*BRIEF*: Consider the entries below. Count the lines holding the string "odds" and state the number only.

[Items listed in a dataset]
[Start of section]

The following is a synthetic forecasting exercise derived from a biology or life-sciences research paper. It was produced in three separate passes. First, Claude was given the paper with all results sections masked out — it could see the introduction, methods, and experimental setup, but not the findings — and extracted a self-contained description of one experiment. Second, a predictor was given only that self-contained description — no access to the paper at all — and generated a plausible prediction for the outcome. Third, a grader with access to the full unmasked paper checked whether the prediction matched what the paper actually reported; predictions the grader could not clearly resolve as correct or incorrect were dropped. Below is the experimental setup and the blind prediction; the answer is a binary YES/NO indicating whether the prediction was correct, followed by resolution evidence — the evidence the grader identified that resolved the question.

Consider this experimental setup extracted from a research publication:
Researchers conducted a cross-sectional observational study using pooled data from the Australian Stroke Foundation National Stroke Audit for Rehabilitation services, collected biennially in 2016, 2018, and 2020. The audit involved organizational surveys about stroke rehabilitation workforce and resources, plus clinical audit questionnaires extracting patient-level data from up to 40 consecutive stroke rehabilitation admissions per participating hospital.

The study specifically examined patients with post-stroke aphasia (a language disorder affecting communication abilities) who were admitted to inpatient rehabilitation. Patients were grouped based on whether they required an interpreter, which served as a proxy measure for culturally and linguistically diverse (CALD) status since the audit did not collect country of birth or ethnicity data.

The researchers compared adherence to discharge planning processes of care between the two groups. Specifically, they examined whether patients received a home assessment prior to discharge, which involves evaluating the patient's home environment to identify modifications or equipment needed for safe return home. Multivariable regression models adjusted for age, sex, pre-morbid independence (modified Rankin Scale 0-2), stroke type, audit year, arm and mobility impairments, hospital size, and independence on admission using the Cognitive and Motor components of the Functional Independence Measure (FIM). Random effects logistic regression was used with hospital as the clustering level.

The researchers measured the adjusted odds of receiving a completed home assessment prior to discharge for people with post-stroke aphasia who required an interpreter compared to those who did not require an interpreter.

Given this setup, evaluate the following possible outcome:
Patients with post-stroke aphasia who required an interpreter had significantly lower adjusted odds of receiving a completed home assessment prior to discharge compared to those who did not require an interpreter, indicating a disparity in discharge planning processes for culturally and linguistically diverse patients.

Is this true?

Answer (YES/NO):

[End of section]

*TASK OUTPUT*: 2